Technical note: sensitivity of the CAMS regional air quality modelling system to anthropogenic emission temporal variability

Abstract

An accurate characterization of the temporal distribution in primary emissions is essential for air quality modeling. This study evaluates the impact of replacing the default temporal profiles in the Copernicus Atmosphere Monitoring Service (CAMS) European air quality multi-model ensemble with an updated dataset (CAMS-REG-TEMPO). The sensitivity of 11 regional models and the ensemble to these changes is assessed by comparing modeled and observed monthly, weekly, and diurnal cycles of nitrogen dioxide (NO2), ozone (O3), coarse particulate matter (PM10), and fine particulate matter (PM2.5) across Europe. NO2 shows the greatest improvement, with weekly cycle correlations increasing up to +0.17 due to better road transport emissions representation.
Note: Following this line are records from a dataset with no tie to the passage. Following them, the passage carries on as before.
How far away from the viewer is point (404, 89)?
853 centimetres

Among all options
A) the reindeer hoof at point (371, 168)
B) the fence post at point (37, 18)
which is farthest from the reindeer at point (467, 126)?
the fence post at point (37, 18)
PM10 correlations improve in winter (up to +0.13 weekly and +0.07 diurnal) due to refined residential wood combustion emissions. PM2.5 correlations remain largely unchanged, except for diurnal cycles, which improve in winter (+0.18) but slightly degrade in spring and summer (−0.02). O3 is the least affected, as correlations were already high with default profiles (0.9–0.95). For some species and timescales (e.g., NO2 diurnal cycles), results vary across models, highlighting the complex interactions between emission timing and atmospheric processes. CAMS-REG-TEMPO has little effect on annual RMSE and bias, aside from slight improvements in high PM10 concentrations. Overall, the findings support implementing CAMS-REG-TEMPO in the operational CAMS multi-model ensemble.